**Exercise instructions:**
1. List every dollar amount given in the Monterey Car Week article, with what each one pays for.
2. Answer these from the Monterey Car Week article:
(a) How many days does Monterey Car Week last?
(b) On what day and between what hours does the Carmel Mission Classic take place?
(c) To what year does the original mission date?

Editor’s note: Follow all of the action and updates on our special Monterey Car Week page.
If I want to play golf at my local course, it will cost me about $25, give or take a few dollars for varying rates on weekends, whether I’m walking or riding a cart, and discounts for teeing off late in the day. But if I want to play 18 holes on the Pebble Beach Golf Links, it would cost me more than $500, and that doesn’t count the additional fees for a caddie or a cart.
But there’s a reason for the pricing difference. While my local golf course is nice, it’s not spectacularly located on the shores of the Pacific Ocean, nor is it of such renown that it has been selected in the last half century to host the U.S. Open championship tournament more times than any other layout.
As they say in real estate, it’s location, location, location, and few locations are as wonderfully spectacular as the Monterey Peninsula in northern California. How spectacular? Consider that 17-Mile Drive is a private road but the scenery is so amazing that visitors eagerly pay more than $10 just to get to drive it.
With premier location comes prime pricing, and it applies not only to driving off the tee or along the roadway but to many of the collector car events taking place during the annual Monterey Car Week, a 9-day celebration of cars and those who cherish them.
Here are ticket prices for pay-to-enter events taking place during the week:
Carmel Mission Classic
The car show and blessing of the automobiles takes place Wednesday, from 10 a.m. until 4 p.m., at the Mission San Carlos Borromeo de Carmelo, located in Carmel-by-the-Sea. The original mission dates to 1797 and is a National Historic Landmark.

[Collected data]
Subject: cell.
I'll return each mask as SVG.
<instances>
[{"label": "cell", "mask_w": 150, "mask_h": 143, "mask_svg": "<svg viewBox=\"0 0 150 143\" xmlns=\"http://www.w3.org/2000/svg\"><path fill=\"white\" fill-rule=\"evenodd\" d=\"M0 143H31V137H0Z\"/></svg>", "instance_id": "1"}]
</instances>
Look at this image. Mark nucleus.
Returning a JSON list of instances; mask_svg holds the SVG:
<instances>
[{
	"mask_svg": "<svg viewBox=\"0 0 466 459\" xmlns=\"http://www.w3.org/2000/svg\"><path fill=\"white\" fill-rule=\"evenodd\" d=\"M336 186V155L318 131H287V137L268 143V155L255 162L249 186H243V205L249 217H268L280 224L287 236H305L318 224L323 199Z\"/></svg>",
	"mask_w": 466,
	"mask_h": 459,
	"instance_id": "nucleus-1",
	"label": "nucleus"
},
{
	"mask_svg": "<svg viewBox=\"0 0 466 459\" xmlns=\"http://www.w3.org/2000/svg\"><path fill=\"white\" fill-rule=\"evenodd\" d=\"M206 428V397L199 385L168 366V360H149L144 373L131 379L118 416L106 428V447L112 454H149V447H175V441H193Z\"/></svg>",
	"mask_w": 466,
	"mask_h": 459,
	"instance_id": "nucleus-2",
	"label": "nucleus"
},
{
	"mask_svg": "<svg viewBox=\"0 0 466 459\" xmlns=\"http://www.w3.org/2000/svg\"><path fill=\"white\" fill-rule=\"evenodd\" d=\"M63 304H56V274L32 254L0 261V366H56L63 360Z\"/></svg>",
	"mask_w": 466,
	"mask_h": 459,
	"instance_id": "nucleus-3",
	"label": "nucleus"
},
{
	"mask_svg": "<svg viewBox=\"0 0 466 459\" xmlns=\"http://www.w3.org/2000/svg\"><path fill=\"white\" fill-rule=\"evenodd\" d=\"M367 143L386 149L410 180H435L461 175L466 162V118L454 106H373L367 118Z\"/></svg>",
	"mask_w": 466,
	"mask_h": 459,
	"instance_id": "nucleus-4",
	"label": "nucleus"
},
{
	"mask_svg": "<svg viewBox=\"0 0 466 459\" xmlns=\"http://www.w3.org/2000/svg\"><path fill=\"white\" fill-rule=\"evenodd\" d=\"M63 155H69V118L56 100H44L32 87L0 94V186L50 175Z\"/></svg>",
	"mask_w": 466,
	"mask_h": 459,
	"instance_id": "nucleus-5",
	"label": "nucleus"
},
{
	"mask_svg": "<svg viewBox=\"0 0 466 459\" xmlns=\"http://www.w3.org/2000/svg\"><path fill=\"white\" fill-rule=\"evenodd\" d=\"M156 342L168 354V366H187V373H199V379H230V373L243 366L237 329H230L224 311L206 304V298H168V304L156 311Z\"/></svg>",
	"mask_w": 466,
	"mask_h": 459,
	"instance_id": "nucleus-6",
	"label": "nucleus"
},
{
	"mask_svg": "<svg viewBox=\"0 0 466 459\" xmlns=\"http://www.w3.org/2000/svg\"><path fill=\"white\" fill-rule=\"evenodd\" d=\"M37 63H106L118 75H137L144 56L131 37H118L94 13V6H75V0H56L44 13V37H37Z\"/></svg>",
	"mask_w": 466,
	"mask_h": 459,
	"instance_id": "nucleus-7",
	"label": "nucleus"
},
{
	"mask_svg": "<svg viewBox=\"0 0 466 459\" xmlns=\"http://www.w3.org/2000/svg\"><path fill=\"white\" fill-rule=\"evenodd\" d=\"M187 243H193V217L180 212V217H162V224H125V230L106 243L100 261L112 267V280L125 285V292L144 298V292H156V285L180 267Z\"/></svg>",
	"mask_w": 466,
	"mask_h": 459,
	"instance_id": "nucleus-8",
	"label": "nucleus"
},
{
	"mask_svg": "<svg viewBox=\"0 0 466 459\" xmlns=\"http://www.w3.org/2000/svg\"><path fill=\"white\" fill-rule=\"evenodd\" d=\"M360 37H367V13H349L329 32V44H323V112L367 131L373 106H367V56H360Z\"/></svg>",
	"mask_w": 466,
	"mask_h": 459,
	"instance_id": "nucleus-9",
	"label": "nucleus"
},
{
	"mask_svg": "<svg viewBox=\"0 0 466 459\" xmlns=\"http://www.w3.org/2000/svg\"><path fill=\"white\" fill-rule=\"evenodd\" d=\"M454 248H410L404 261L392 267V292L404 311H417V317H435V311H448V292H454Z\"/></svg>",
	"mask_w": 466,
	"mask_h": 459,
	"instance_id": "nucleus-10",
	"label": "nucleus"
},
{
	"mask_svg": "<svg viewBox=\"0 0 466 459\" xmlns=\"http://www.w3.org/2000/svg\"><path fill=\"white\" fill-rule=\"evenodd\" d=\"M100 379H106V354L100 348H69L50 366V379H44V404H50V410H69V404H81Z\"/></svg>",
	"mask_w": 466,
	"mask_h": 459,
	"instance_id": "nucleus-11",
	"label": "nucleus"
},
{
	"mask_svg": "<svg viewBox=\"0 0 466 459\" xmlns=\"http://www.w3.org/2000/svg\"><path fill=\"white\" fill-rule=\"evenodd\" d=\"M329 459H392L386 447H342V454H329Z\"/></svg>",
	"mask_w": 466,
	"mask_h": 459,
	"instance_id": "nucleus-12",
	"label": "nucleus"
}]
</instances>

**Task-by-task solutions:**
1.
- $25: a round at the writer's local golf course
- More than $500: 18 holes on the Pebble Beach Golf Links, not counting caddie or cart fees
- More than $10: driving the private 17-Mile Drive

2.
(a) 9 days
(b) Wednesday, from 10 a.m. until 4 p.m.
(c) 1797